Would you return, word for word, the lines of the data below from the line with "genus: Eudorcas" through the line with "A: Sequence-level.", and no others?

(Items listed in a dataset)
BEGIN
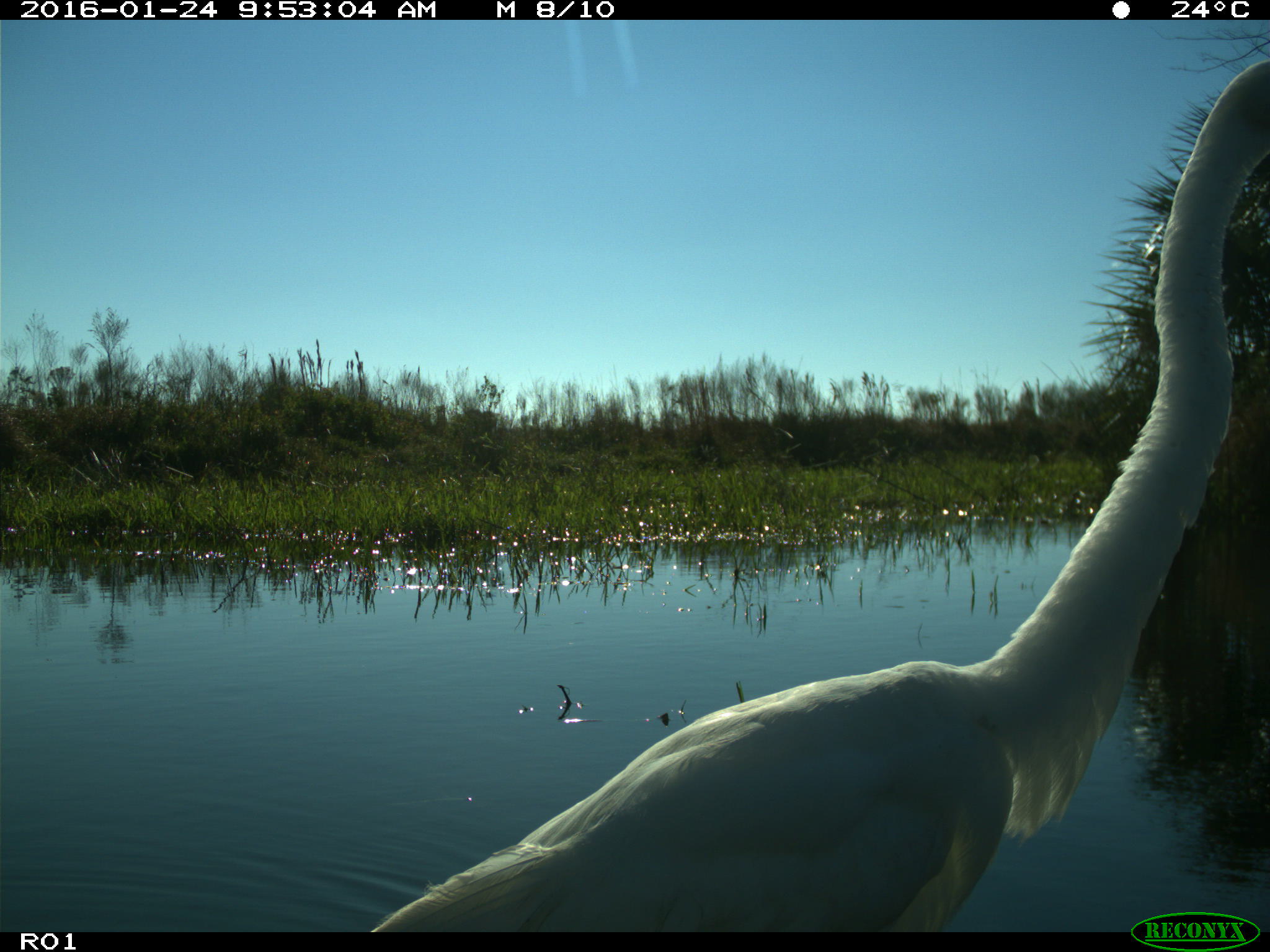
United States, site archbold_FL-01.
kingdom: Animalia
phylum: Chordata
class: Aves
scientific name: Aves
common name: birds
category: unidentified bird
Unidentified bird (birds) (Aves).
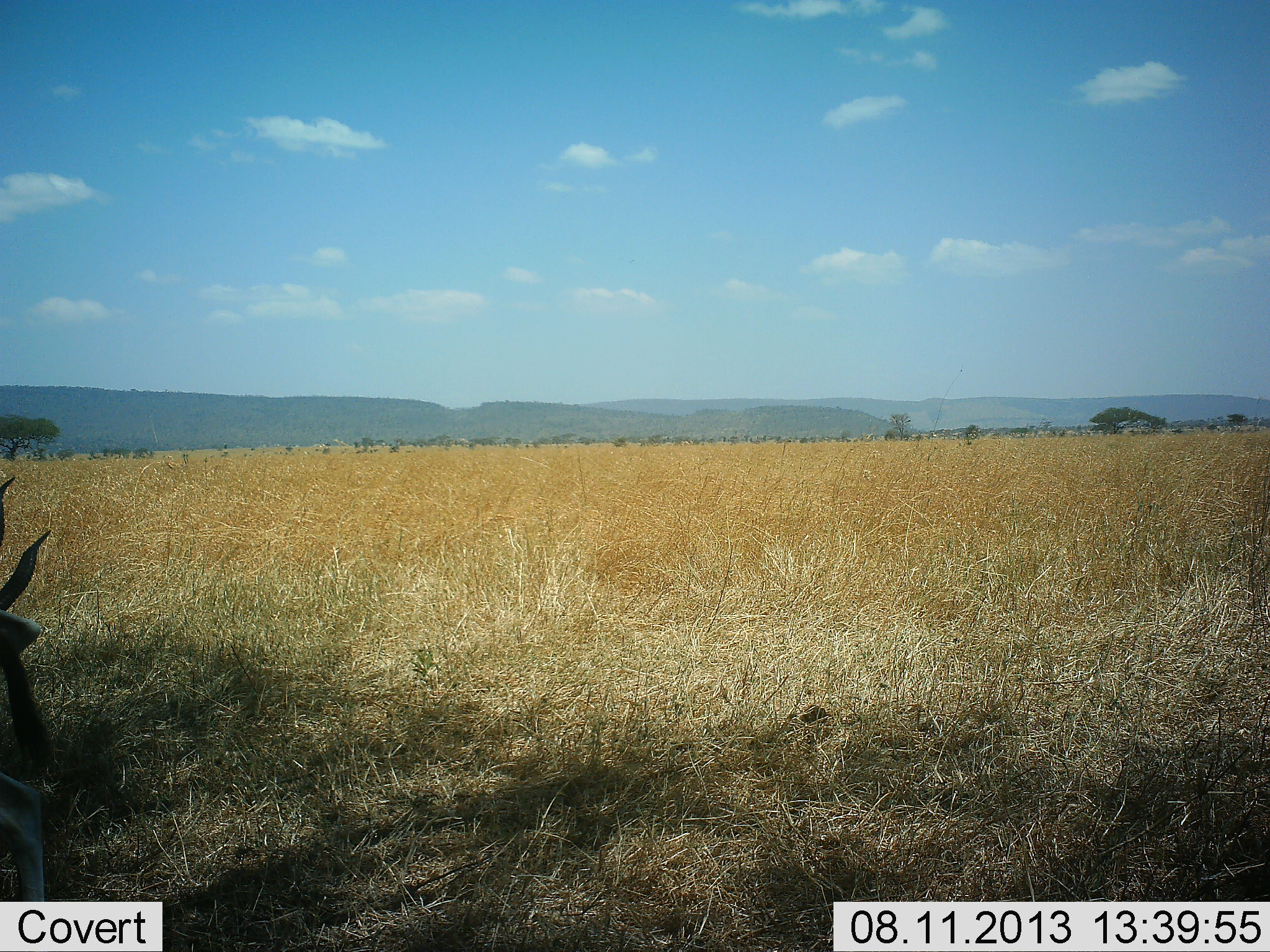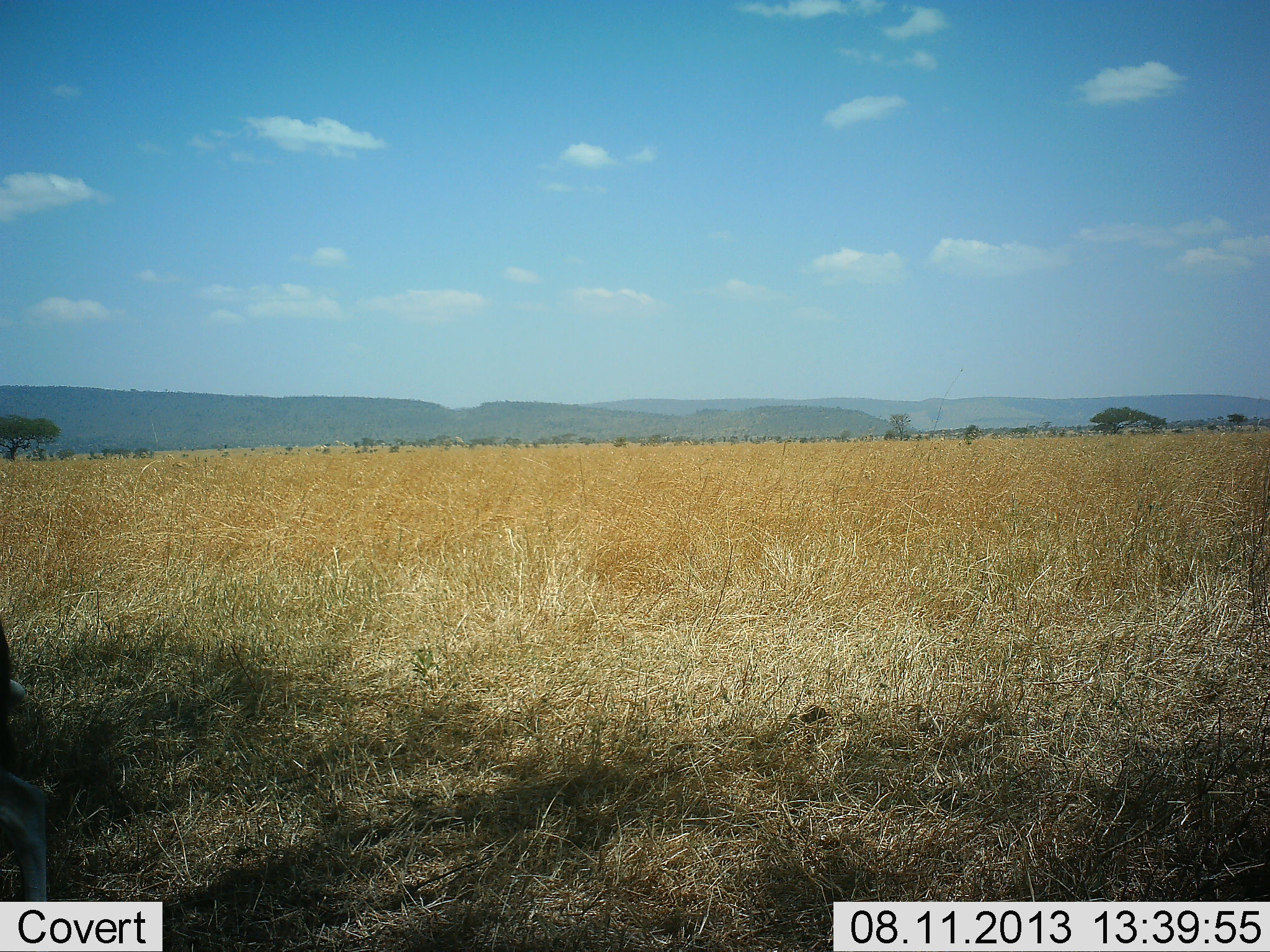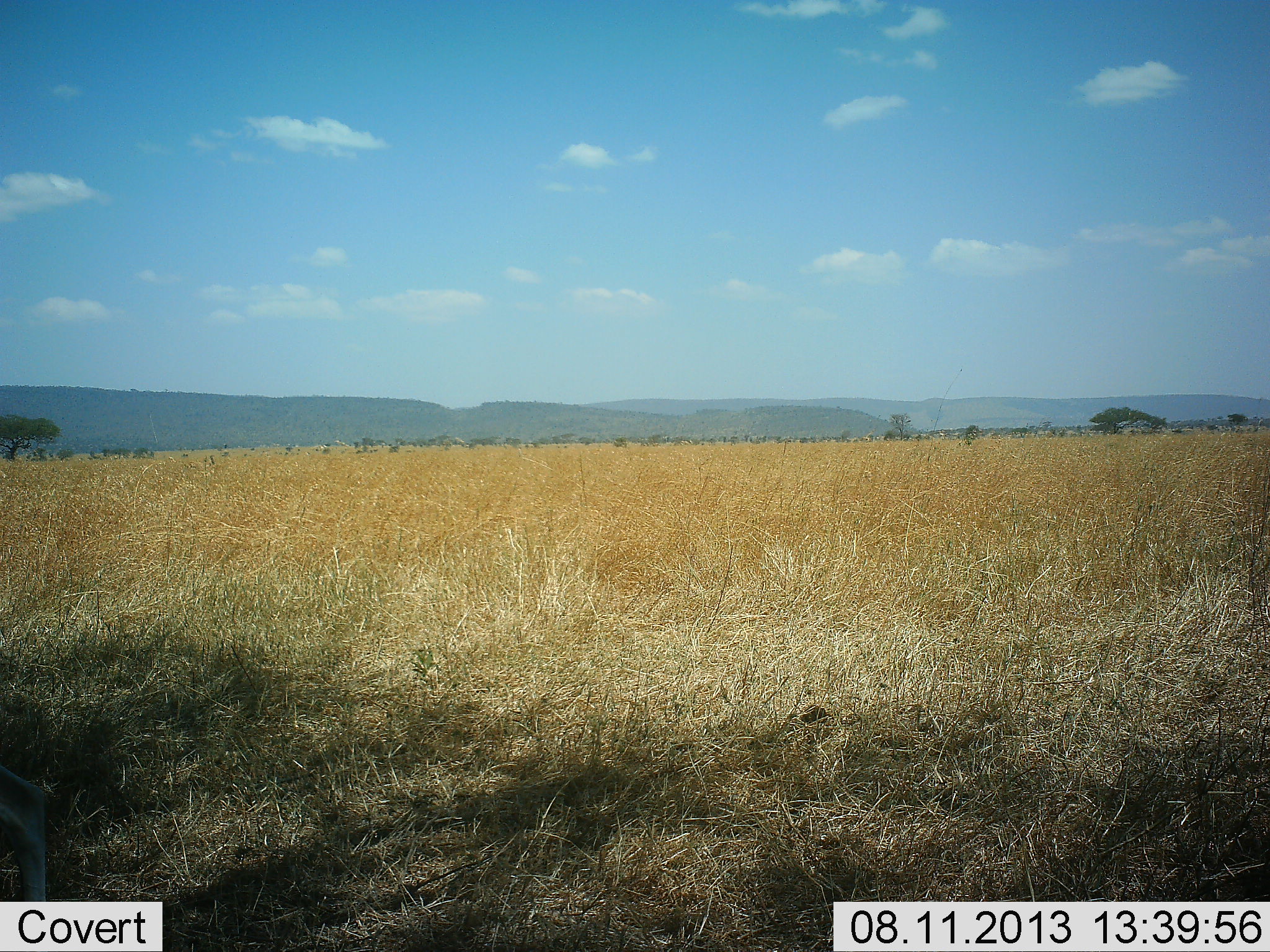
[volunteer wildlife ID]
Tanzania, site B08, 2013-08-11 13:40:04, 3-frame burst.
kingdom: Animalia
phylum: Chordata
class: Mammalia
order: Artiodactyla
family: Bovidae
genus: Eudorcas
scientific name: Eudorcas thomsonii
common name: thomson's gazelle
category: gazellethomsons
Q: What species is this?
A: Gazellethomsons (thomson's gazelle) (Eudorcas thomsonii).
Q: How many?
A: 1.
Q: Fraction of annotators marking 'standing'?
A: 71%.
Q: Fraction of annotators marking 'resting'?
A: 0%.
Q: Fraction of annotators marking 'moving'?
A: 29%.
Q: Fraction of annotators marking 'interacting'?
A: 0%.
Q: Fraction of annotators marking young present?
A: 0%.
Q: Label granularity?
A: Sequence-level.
END
BEGIN
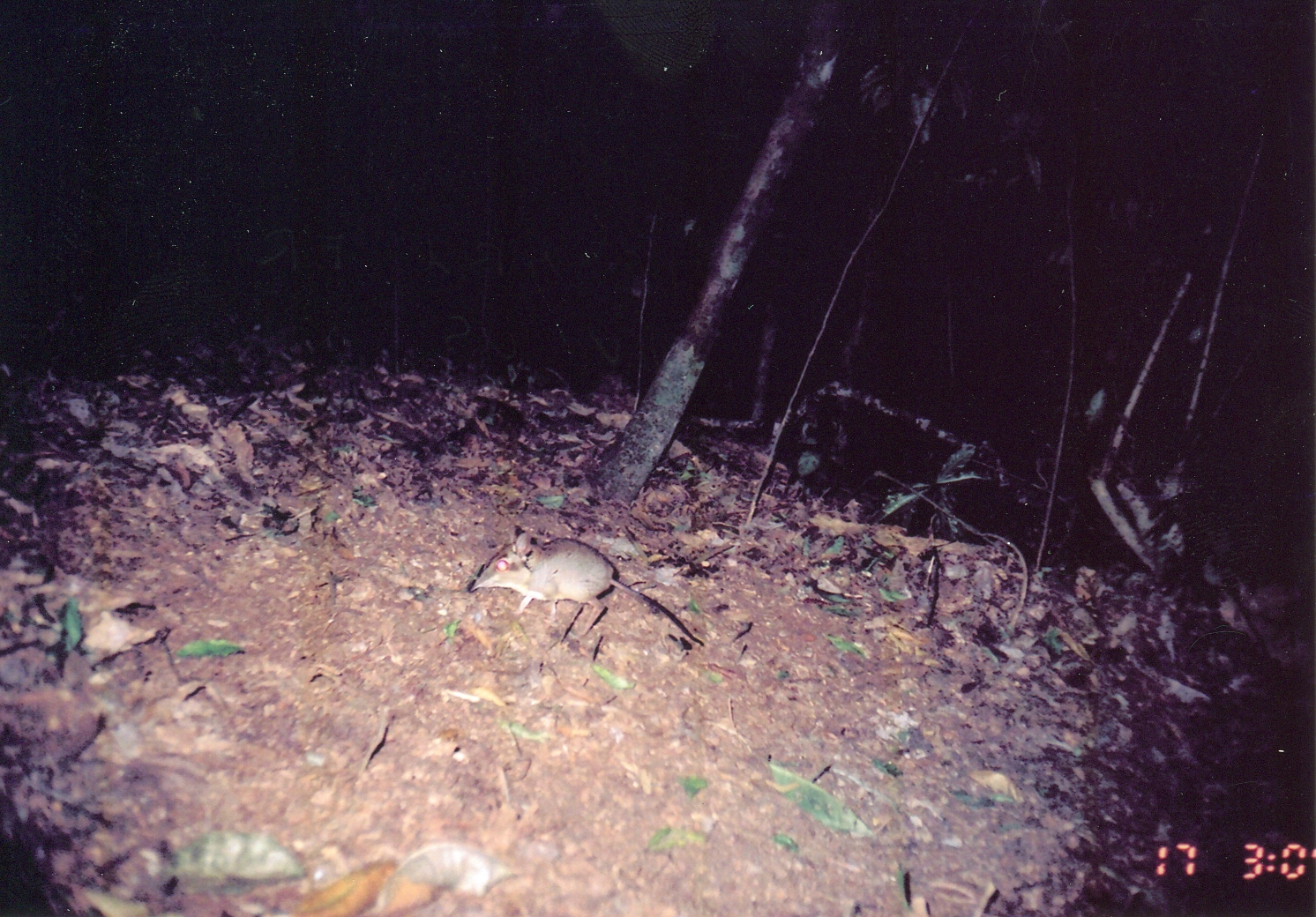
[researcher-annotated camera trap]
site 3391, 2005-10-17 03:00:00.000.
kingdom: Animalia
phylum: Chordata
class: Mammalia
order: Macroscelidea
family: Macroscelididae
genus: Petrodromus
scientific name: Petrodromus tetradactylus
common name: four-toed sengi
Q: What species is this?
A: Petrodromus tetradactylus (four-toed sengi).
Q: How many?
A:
END
## [TASK OUTPUT]
genus: Eudorcas
scientific name: Eudorcas thomsonii
common name: thomson's gazelle
category: gazellethomsons
Q: What species is this?
A: Gazellethomsons (thomson's gazelle) (Eudorcas thomsonii).
Q: How many?
A: 1.
Q: Fraction of annotators marking 'standing'?
A: 71%.
Q: Fraction of annotators marking 'resting'?
A: 0%.
Q: Fraction of annotators marking 'moving'?
A: 29%.
Q: Fraction of annotators marking 'interacting'?
A: 0%.
Q: Fraction of annotators marking young present?
A: 0%.
Q: Label granularity?
A: Sequence-level.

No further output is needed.